I have lived this cost personally. My father died by suicide in our home when I was nine. I received no support afterward. I later attempted to end my own life at 12. Today, I sit on floors with suicidal teenagers who believe hope is gone forever. I work with families whose children are drowning in grief, trauma, disability and unmet needs. I was raised by an officer. I married a soldier. I am not anti-gun, anti-veteran, anti-police or anti-rights. I collaborate with these communities to build trauma-informed safety, not punishment.
I am a clinician. I understand developmental trauma, threat cues, attachment disruption, dysregulated nervous systems and the neuroscience of violence. I know what a dysregulated brain is capable of, and how quickly access to a weapon can turn a personal crisis into a permanent ending.
When lawmakers cut mental health funding, eliminate counselors, shrink crisis teams, bury families on waitlists and propose more concealed carry on campuses, that is not safety. That is policy malpractice. This is not about institutionalizing people or criminalizing disability. Forced treatment is not the answer. Lack of access and abandonment are not the answer either. Mental health access, support, early intervention, trauma-informed schools and trained responders save lives.
The science is clear. Early identification, stable attachment, and wrap-around care reduce suicide and violence.

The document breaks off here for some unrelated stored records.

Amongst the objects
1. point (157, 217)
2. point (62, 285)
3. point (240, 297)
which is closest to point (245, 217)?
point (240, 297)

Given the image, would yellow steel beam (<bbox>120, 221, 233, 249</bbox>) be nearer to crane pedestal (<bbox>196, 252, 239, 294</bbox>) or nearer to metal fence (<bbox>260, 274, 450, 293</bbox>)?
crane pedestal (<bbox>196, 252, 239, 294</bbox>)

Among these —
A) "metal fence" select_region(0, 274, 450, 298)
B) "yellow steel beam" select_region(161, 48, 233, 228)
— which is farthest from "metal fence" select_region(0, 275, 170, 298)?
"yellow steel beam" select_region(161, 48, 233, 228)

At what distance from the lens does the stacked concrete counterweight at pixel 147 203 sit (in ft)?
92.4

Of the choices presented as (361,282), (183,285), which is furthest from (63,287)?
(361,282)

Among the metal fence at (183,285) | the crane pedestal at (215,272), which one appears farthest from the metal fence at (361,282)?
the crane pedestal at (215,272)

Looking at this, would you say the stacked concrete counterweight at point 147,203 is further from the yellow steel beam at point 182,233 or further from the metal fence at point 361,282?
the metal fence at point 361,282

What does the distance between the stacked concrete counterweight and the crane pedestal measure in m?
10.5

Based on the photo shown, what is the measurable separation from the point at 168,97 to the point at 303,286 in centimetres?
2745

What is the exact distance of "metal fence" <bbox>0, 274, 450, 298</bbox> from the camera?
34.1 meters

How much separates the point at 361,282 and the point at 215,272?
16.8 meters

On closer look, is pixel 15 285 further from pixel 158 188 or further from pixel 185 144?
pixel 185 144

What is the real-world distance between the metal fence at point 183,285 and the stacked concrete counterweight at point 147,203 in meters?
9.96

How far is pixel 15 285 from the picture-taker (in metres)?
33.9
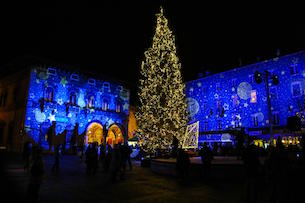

Punishment, stigma, isolation and untreated crisis escalate it. This is not ideology — this is neurobiology.
Yet some legislators now want more guns in the hands of young adults experiencing record stress, record suicide rates, record sexual victimization and whose brains are still developing decision-making capacity. Does that sound like prevention to anyone who has ever worked with youth or read the data? When teachers and students with developing brains are told to carry concealed weapons while supports are cut, lawmakers are adding gasoline to a structure fire and laying off the firefighters to save money.
To look at a clinician, child-safety advocate, suicide-loss survivor, suicide-attempt survivor and lifelong gun owner and call that a reasonable strategy is insulting. It is scientifically and morally bankrupt.
Children are dying from gun violence at the highest rate in modern U.S. history. We do not need another task force to prove it. We have the science. We have pediatricians, psychologists, neuroscientists, social workers, disability-justice advocates and trauma-informed educators pleading for investment. We do not lack knowledge. We lack courage.
You cannot tell me that more firearms in dysregulated systems, combined with fewer stabilizing supports, will reduce mortality. You cannot tell me fewer therapists and more triggers equals safety. You cannot tell me eliminating support and expanding lethality protects children.
Not to me. Not to someone who has buried people they love. Not to someone who almost became a statistic. Not to someone who has held a shaking 14-year-old and known that the difference between life and death is access to care, not a holster.
I support responsible gun owners. I am one. I support veterans. I am married to one. I support police. I collaborate with them. I support adults who store firearms safely and train appropriately. This is not about confiscation. This is not about shame. This is not about criminalizing or institutionalizing people with mental health diagnoses. I am a survivor. I am a mother. I am a protector of children.
This is about preventable death.
Here is the truth: clinical, measurable, cold truth. This approach will increase death. Not hypothetically. Not in some future scenario. Predictably. Repeatedly. Across communities.
We prevent violence by stabilizing humans, not escalating arms. Fund the mental health workforce. Expand care. Strengthen community supports. Store weapons safely. End stigma. Build community safety instead of fear.
We either tell the truth or we keep burying children. Do that, or stop pretending you care whether children live.
Amy Rich Crane is a pediatric trauma professional, public health advocate and gun owner from Epping.